Com algum TLC, a montanha-russa provavelmente seria capaz de proporcionar um passeio selvagem e lanoso. E seu exército de defensores ardentes parece indicar que fez exatamente isso - provavelmente por muitos anos.

Mas em algum lugar ao longo do caminho (eu montei a montanha-russa em 2009), Kings Island de-clawed The Beast, instalando freios trim.

Em vez de deixar os trens de montanha-russa paralisados, os freios de alto desempenho são projetados para atrasá-los. Os parques costumam usá-los durante o percurso para ajudar a reduzir o desgaste e, assim, economizar dinheiro em manutenção.

Com 7359 pés de pista, The Beast tem muito para manter. E agora tem muitos freios de bom gosto. Está entre um grupo pequeno de máquinas de emoção que lançam os freios na primeira gota. Em vez do lançamento fora de controle e de alta velocidade que a maioria das montanhas-russas oferece, The Beast aproveita sua queda inicial de 45 metros.

A besta foi aparada

Os freios de acabamento também consomem a queda da queda de 141 metros do percurso após a segunda subida. E os freios bestiais diminuem a velocidade em vários outros pontos também. Os freios de bom gosto provavelmente contribuem para outra peculiaridade condenatória: a Besta não tem praticamente tempo de antena . Para uma montanha-russa de madeira que chega a mais de quatro minutos, isso é loucura - e indesculpável.

Gs negativos flutuando livremente, com borboletas em seu estômago, junto com um ar ejetor mais violento, são sinônimos de bases para copos de madeira.
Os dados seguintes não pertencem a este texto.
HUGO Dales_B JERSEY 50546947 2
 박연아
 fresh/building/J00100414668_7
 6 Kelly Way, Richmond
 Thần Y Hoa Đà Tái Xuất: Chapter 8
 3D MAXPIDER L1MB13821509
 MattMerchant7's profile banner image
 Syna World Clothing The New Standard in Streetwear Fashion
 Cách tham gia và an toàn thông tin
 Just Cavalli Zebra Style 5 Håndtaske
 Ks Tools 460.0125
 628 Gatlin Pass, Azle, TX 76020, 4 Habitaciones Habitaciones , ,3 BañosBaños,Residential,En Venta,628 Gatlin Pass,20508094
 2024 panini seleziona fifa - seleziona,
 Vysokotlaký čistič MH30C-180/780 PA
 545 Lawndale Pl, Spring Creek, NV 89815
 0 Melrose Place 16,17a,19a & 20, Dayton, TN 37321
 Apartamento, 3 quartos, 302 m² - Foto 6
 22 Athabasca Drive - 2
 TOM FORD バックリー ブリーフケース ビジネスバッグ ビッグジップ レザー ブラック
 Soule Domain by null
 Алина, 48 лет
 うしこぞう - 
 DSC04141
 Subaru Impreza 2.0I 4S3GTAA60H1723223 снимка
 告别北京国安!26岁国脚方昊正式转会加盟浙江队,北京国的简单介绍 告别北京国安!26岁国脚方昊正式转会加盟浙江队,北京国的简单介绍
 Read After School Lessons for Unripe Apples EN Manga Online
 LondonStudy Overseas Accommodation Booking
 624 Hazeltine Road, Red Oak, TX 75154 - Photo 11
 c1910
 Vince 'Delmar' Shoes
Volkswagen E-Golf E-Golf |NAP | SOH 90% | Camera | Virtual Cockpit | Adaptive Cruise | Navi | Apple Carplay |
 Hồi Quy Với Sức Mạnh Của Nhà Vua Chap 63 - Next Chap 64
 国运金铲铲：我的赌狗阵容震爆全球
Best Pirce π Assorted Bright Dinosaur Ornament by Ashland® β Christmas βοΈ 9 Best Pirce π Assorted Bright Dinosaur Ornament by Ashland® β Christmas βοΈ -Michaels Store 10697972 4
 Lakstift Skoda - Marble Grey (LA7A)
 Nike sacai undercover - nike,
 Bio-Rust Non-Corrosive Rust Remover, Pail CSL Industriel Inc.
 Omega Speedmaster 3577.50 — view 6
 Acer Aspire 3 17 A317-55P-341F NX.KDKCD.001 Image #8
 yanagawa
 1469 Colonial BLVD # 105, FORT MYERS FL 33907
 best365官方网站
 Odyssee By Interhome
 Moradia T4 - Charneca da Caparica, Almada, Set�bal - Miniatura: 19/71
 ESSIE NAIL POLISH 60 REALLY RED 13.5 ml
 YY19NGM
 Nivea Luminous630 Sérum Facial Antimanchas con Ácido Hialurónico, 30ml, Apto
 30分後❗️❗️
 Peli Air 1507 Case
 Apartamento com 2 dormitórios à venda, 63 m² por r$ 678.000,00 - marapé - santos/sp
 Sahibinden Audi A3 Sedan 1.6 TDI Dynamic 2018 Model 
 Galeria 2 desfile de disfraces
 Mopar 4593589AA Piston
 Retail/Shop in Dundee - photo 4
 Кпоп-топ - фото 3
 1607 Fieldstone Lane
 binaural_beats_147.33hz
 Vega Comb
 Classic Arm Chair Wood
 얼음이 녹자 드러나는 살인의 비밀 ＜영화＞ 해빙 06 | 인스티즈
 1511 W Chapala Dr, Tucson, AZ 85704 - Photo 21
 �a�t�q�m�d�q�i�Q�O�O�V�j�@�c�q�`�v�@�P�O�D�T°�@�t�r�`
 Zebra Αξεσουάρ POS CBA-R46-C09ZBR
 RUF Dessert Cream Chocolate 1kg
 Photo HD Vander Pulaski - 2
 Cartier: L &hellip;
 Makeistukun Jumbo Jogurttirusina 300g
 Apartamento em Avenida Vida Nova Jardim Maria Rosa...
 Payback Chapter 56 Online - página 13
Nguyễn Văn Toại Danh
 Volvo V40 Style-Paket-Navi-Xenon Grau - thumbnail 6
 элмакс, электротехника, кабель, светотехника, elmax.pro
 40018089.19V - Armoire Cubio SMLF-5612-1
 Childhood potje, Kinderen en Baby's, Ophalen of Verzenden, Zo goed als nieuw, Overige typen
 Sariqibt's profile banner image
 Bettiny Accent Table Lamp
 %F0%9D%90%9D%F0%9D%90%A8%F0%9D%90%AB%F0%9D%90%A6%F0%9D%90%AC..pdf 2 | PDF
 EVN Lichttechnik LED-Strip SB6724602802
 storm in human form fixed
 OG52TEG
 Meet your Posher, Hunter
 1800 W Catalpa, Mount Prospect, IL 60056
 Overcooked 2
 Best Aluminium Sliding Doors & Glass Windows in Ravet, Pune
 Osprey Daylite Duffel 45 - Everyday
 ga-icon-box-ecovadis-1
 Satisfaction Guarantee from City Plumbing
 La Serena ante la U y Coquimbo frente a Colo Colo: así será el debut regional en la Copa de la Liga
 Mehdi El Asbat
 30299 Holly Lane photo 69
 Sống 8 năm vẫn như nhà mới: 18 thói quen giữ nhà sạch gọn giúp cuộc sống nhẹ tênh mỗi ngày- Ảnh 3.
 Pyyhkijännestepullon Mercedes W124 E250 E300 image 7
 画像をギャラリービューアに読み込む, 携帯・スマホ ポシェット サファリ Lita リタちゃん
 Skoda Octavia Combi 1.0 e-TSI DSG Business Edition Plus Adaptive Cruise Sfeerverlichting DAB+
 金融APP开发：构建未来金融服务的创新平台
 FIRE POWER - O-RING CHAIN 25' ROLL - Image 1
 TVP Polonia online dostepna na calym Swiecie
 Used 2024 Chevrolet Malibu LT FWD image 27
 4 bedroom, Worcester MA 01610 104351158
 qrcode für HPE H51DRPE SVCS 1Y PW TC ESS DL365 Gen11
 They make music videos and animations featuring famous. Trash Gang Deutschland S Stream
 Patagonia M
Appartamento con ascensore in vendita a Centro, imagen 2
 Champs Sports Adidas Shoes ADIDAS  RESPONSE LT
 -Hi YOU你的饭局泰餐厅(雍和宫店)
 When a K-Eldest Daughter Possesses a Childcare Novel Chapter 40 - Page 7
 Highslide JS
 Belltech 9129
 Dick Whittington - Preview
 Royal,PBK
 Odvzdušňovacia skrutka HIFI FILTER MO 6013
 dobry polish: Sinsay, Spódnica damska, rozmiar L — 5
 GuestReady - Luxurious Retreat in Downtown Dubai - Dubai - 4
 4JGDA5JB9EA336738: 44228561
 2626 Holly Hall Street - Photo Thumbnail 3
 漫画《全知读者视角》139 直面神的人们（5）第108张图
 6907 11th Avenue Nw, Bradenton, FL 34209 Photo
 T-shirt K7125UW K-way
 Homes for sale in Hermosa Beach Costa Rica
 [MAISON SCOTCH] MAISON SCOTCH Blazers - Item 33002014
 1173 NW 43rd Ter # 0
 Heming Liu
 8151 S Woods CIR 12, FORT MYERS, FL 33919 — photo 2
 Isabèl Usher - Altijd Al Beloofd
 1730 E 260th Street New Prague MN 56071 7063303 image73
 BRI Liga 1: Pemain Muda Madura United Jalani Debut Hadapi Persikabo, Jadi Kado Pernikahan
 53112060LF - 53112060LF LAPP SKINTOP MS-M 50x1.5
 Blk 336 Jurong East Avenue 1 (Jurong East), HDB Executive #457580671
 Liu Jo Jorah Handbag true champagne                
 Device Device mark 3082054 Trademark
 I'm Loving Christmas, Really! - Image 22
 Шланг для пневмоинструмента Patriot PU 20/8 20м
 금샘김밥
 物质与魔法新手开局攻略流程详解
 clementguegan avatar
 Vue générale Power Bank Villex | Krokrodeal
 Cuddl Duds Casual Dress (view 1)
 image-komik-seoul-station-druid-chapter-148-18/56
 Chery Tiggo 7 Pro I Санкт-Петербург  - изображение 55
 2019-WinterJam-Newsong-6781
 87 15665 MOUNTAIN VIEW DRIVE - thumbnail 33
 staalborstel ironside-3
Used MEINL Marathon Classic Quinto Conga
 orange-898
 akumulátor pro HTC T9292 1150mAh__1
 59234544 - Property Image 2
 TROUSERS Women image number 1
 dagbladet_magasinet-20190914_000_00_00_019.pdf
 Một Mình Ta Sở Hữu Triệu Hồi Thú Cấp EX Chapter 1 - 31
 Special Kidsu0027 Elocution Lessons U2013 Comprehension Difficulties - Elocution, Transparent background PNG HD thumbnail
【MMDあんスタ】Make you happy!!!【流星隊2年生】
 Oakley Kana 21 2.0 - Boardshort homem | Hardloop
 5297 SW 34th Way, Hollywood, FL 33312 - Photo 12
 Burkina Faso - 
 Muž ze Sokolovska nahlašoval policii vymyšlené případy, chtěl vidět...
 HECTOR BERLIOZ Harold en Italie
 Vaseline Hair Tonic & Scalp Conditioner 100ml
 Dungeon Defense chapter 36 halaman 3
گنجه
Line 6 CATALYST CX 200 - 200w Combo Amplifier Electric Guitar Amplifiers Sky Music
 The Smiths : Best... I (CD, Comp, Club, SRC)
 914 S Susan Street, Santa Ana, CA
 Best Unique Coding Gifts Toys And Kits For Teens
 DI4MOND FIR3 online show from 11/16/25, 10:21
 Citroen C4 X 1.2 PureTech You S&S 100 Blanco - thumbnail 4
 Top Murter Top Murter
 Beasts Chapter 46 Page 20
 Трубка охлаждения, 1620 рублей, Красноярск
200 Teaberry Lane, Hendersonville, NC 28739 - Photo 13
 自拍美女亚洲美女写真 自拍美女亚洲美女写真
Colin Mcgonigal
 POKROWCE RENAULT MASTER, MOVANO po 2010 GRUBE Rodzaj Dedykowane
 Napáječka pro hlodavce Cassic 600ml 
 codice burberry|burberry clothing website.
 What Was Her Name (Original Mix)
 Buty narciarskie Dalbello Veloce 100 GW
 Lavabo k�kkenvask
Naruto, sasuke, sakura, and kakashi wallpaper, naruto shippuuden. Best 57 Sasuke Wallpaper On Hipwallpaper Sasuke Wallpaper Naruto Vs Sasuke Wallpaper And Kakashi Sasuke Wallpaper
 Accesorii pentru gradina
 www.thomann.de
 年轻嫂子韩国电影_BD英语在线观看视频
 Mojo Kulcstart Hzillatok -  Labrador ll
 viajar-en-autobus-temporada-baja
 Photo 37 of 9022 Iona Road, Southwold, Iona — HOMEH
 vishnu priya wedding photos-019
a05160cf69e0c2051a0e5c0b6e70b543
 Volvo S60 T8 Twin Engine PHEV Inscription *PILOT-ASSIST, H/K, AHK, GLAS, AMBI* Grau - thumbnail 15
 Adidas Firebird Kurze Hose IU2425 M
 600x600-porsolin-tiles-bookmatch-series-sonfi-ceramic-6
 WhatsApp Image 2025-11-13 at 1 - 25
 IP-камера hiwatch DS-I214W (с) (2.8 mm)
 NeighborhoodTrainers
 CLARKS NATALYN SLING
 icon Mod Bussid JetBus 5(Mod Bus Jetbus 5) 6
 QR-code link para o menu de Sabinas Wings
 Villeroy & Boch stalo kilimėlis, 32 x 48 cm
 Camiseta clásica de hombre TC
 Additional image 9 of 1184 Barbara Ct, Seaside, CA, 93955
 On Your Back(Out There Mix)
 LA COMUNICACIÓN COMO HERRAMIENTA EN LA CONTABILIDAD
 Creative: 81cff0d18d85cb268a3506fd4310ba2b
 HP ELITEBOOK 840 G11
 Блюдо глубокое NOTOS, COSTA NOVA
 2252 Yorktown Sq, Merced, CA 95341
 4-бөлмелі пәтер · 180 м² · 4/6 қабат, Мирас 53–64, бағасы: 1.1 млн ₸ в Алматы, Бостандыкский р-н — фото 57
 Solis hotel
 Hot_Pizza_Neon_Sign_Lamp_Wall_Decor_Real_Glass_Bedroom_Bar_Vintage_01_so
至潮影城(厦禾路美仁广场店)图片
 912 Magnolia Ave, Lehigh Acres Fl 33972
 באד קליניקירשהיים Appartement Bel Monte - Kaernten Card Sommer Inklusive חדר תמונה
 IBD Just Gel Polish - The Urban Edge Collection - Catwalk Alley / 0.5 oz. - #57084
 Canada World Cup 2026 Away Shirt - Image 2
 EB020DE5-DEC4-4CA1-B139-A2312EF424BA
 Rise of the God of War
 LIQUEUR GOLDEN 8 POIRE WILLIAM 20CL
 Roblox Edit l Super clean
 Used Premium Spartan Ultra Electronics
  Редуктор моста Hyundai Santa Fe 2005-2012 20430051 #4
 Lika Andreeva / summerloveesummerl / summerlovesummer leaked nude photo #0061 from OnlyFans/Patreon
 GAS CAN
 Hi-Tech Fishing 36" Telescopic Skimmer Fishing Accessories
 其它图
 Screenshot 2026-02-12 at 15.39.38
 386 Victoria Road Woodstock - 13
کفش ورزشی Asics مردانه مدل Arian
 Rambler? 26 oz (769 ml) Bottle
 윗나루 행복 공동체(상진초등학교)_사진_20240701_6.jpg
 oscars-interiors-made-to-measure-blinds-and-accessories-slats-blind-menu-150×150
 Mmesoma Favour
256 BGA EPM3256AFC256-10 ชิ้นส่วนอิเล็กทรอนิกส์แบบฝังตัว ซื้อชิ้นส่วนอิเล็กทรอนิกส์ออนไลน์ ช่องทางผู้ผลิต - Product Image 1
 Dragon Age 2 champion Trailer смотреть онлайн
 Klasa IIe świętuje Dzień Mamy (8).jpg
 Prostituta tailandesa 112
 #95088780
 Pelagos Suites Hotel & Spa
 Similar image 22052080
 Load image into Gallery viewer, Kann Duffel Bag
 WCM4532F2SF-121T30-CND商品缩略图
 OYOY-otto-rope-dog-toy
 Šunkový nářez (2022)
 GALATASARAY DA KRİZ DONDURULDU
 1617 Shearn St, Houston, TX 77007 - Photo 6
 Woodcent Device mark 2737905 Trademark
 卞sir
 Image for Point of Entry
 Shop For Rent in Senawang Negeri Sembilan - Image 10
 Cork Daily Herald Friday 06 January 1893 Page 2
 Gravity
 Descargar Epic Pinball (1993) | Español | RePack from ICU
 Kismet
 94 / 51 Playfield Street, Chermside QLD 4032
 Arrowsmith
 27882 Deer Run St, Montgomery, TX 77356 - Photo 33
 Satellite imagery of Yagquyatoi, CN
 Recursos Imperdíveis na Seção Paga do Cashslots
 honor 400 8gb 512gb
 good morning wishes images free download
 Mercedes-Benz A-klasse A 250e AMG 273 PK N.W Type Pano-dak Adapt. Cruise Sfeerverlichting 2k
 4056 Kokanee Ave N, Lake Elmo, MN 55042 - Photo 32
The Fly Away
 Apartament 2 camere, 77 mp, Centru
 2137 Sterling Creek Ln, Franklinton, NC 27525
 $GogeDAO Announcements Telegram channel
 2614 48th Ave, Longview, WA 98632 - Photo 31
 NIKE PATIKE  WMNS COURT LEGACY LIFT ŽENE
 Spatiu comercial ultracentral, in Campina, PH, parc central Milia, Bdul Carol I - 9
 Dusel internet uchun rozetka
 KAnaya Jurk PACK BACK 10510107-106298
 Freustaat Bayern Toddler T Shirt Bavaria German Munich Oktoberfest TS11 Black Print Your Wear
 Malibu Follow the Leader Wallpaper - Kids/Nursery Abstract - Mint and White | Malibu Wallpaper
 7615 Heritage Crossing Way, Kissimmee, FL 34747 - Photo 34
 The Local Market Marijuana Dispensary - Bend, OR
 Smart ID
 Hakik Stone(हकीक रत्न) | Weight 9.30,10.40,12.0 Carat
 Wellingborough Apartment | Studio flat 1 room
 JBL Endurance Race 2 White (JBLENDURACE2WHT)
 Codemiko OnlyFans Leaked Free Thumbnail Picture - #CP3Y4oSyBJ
Mas os passageiros a bordo do The Beast nunca deixam seus assentos (pelo menos quando eu o montei). Sem tempo de antena e com freios em bom estado enfraquecendo sua aceleração e velocidade, a Besta é menos uma montanha-russa e mais um passeio raquítico pela floresta.

Se você está procurando por uma experiência de montanha-russa mais clássica com muito tempo de antena, vá até o The Racer em Kings Island. Se você quer uma montanha-russa de madeira mais moderna que é carregada com tempo de antena, confira Madeiras Típicas do parque.

Para uma experiência de passeio verdadeiramente transcendente, suba no hypercoaster, Diamondback. Você não vai acreditar no tempo de antena flutuante que ele oferece .

Isso não quer dizer que The Beast não tenha valor redentivo. Após a segunda subida, a hélice de revolução e meia pode ser comprometida pelos freios de acabamento, mas ainda assim é divertido. Um dossel de madeira cria um túnel que envolve a maior parte da longa e sinuosa hélice para uma jornada desorientadora e sem luzes no covil da Besta. E por mais estranho que seja permanecer colado a um assento de montanha-russa, não deixa de ser uma pressa para atravessar a floresta a velocidades relativamente altas.

Há também uma sensação palpável de nostalgia em torno de The Beast. Ao invés de construir tensão, o brega, "suspense", olha para a besta! música tocando enquanto o trem bate na primeira elevação gera mais uma risada.

O guincho de metal sobre metal e o cheiro desagradável da gordura usada para lubrificar o passeio oferecem ligações sensoriais adicionais aos seus dias de glória.

As pessoas ainda migram para o passeio popular. Eles querem amar isso. E alguns, sem dúvida, fazem. Mas a experiência anêmica que os passageiros têm hoje não pode ser o que o aclamado construtor de montanha-russa Charlie Dinn tinha em mente quando soltou The Beast durante a presidência Carter. Talvez Kings Island deva considerar uma grande reforma. Adicionando novos trens, fazendo algum re-rastreamento, e abandonando os freios, eu aposto que essa Fera poderia voltar à vida.